Layton, who has operated iTalkTravel for the past 25 years, says he has had to lay off his six staff and hand back $6.5m in refunds to customers.
“My wife and I are operating the business on our own,” he says.
Mr Layton says that even if international borders did open in December no money would come in the doors until February or March. His company, which would usually turnover $6m annually, is now earning almost nothing.
He says his firm had been heavily reliant on cruise bookings but now even domestic travel was risky amid continued interstate border closures. He added there was a need for more financial assistance to the troubled sector. Nationally-based STA Travel Group last year went into voluntary administration after its Swiss holding company filed for insolvency.
PORT BOSS SETS SAIL
A global search is on to find a replacement for Port of Brisbane boss Roy Cummins who has announced he is leaving after six years in the top job.
The well-regarded Cummins (illustrated) had led Australia‘s third biggest port through a period of significant growth including construction of the $177m international cruise terminal, the $110m Port Drive upgrade and expansion of the industrial property hub at the facility.
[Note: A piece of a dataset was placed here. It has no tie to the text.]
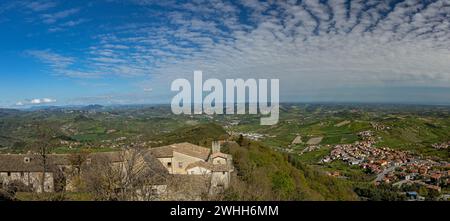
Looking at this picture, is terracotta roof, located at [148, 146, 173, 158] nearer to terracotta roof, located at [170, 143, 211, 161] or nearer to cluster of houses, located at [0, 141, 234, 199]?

Port of Brisbane says it chief financial officer Neil Stephens would act as interim chief executive until a permanent replacement was found.
Cummins, whose career has also included stints in ports in Russia and the Middle East, leaves with a good track record of achievement. But one job he would be disappointed in not seeing through was a dedicated rail link to the port as the final link in the $12bn inland rail project.
The rail link, first proposed more than a century ago, has a fundamental flaw as the Brisbane end of the line doesn’t go anywhere near the city’s port, instead terminating in the middle of the southern suburbs.
That defeats its main purpose, to get trucks off our increasingly busy roads and make rail a viable alternative to move goods to global markets.
Only 2 per cent of freight to the port currently goes by rail from 13 per cent in 2006, a failing Inland Rail was supposed to remedy.